SS: Admiro a Mingas, e já fiz um convite para a Mingas, não para esta festa, mas para o próximo ano, se não vou gastar os artistas todos. Fiz um convite também para o Wazimbo. As minhas apostas para o ano de 2009 são estes dois artistas, uma colaboração com eles dentro dos meus espectáculos, em que eu quero cantar uma música deles e gostaria que eles cantassem também músicas minhas, vamos marcar as datas dos espectáculos e ver o que a gente faz. Um outro artista que não é moçambicano, com quem vamos ter uma colaboração mais chegada ao longo do ano que vem é o Jeff Maluleque, com o qual eu também me identifico muito. Ele já cá esteve duas vezes. Já conversámos, e é outro dos artistas com o qual pretendo fazer uma digressão pelo país inteiro.
99FM: E o que nos dizes sobre os ensaios?
SS: Falando dos ensaios, eu acho que os resultados que a malta tem dos espectáculos têm como base os ensaios que nós fizemos. Ensaiámos muito no princípio, mas atenção, não são os ensaios que põem uma banda forte, são as constantes actuações. Se perceberes, nóss neste ano não ficámos um mês sem tocar, efetuámos cerca de 25 actuações ao longo do ano inteiro e deu para ter, em média, cerca de dois espectaculos ao vivo por mês.O melhor ensaio é esse, mas também para ensaiar há regras para se conseguir uma boa consistência.
99FM: Quais são essas regras?
SS: A regra é a de manter a música simples, com uma base simples, para dar ênfase ao cantor, porque se há um nome que está à frente, neste caso é o Stewart Sukuma, a banda faz um “backing” faz um suporte, a banda não aparece em primeiro plano, aparece o artista, e a banda a fazer o suporte musical, e neste aspecto é manter uma base de música muito simples que permita que o artista se desenvolva dentro da música e ensaiar as partes mais importantes da música, que são os vínculos, os centros, a dinâmica da música, quando ela sobe e baixa, isso tudo são os segredos para teres um espectáculo com muita dinâmica e animação.
99FM: A banda Nkuvo é constituída por quantos elementos?

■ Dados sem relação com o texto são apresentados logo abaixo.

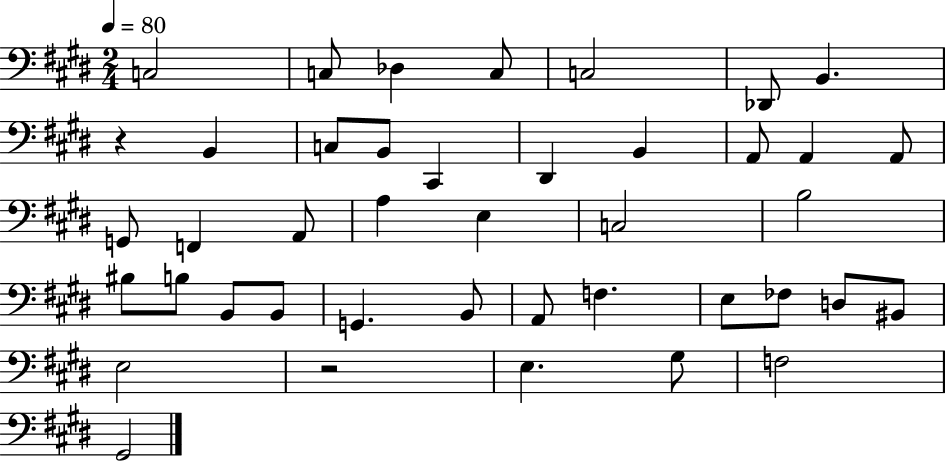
C3/h C3/e Db3/q C3/e C3/h Db2/e B2/q. R/q B2/q C3/e B2/e C#2/q D#2/q B2/q A2/e A2/q A2/e G2/e F2/q A2/e A3/q E3/q C3/h B3/h BIS3/e B3/e B2/e B2/e G2/q. B2/e A2/e F3/q. E3/e FES3/e D3/e BIS2/e E3/h R/h E3/q. G#3/e F3/h G#2/h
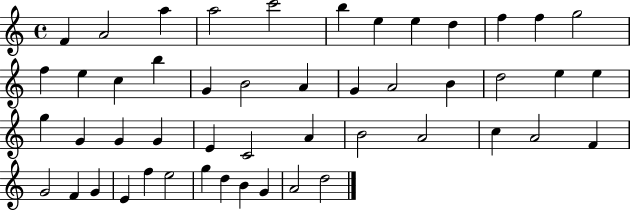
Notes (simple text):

F4/q A4/h A5/q A5/h C6/h B5/q E5/q E5/q D5/q F5/q F5/q G5/h F5/q E5/q C5/q B5/q G4/q B4/h A4/q G4/q A4/h B4/q D5/h E5/q E5/q G5/q G4/q G4/q G4/q E4/q C4/h A4/q B4/h A4/h C5/q A4/h F4/q G4/h F4/q G4/q E4/q F5/q E5/h G5/q D5/q B4/q G4/q A4/h D5/h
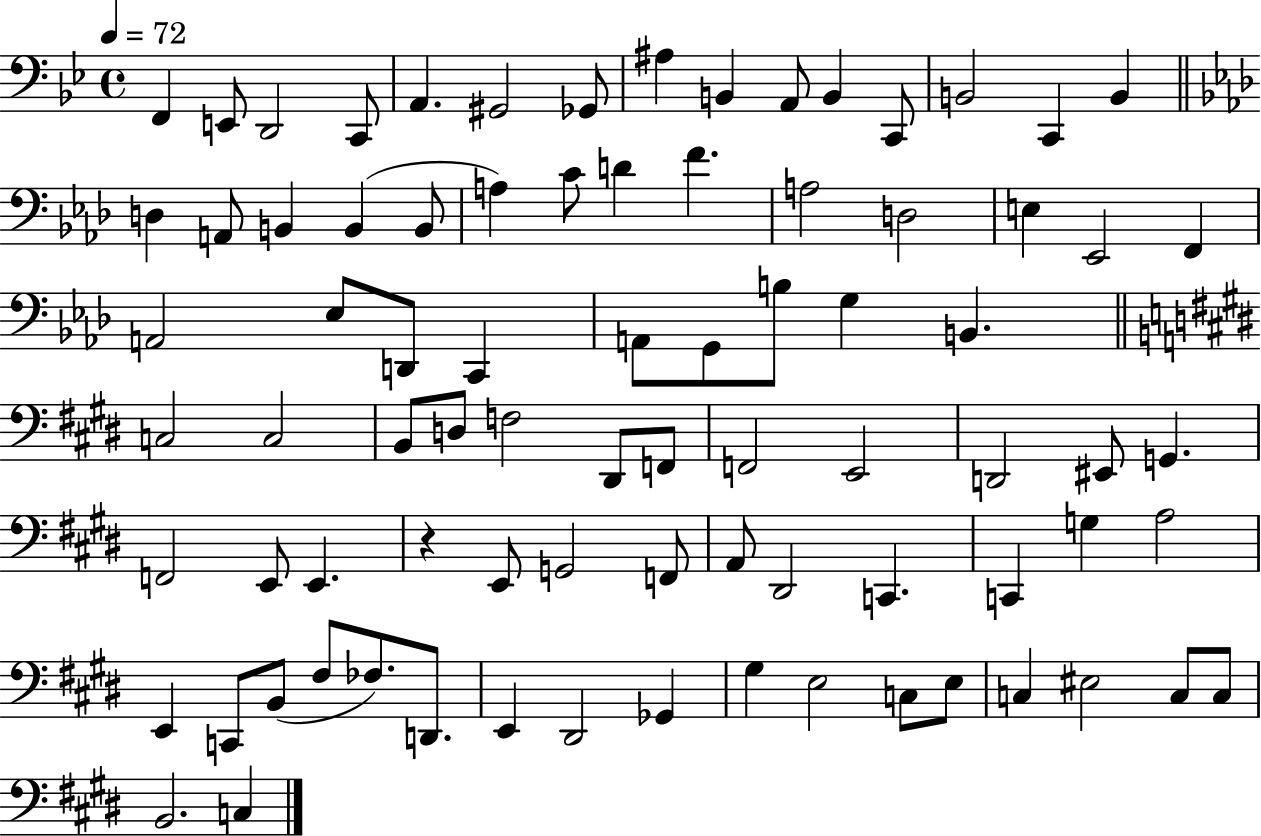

SS: A banda Nkuvo tem uma base de 3 elementos principais que são : o Dodó, que ‘e o guitarrista; Nelton Miranda, que é o baixista; e o Stélio que é o baterista. Estes elementos são responsáveis por colaborar comigo nos arranjos da banda e por coordenar todos os ensaios; depois temos uma secção de percurssão constituída pelos Dzinza (Nelson, Nando e Calu Carlos, que são apoiados por Simão, que às vezes toca timbila e djembe ou então o Lindo Cuna, que toca djembe), entao nós funcionamos e, dependendo das actuações, nós vamos chamando as pessoas, há duas vozes fantásticas, que são as da Sezaquiel e da Filó. A Sezaquiel já é uma artista, já é uma cantora e intéprete estabelecida no mercado com disco e tudo. É uma cantora por excelencia, é uma das melhores intérpretes que eu conheci na música popular moçambicana, portanto essa é a constituição do Nkuvo. Ás vezes convidamos um saxofonista, já estivemos a tocar com o Muzila que tem um talento fantástico, tivemos a oportunidade de apresentar o Muzila na gala da 99FM este ano no Centro Cultural Franco-Moçambicano.
99FM: Stewart, o microfone está à tua disposição para as últimas considerações...
SS: Para fechar este papo, desejo a todos um final de ano de 2008 bom, com muito cuidado, e dizer que tenham um 2009 próspero. Gostaria de agradecer a todos aqueles que fizeram com que Felizminha fosse a canção mais popular e também queria sugerir que, se quizerem oferecer uma boa prenda à vossa namorada, ofereçam Felizminha, eu acho que não há melhor.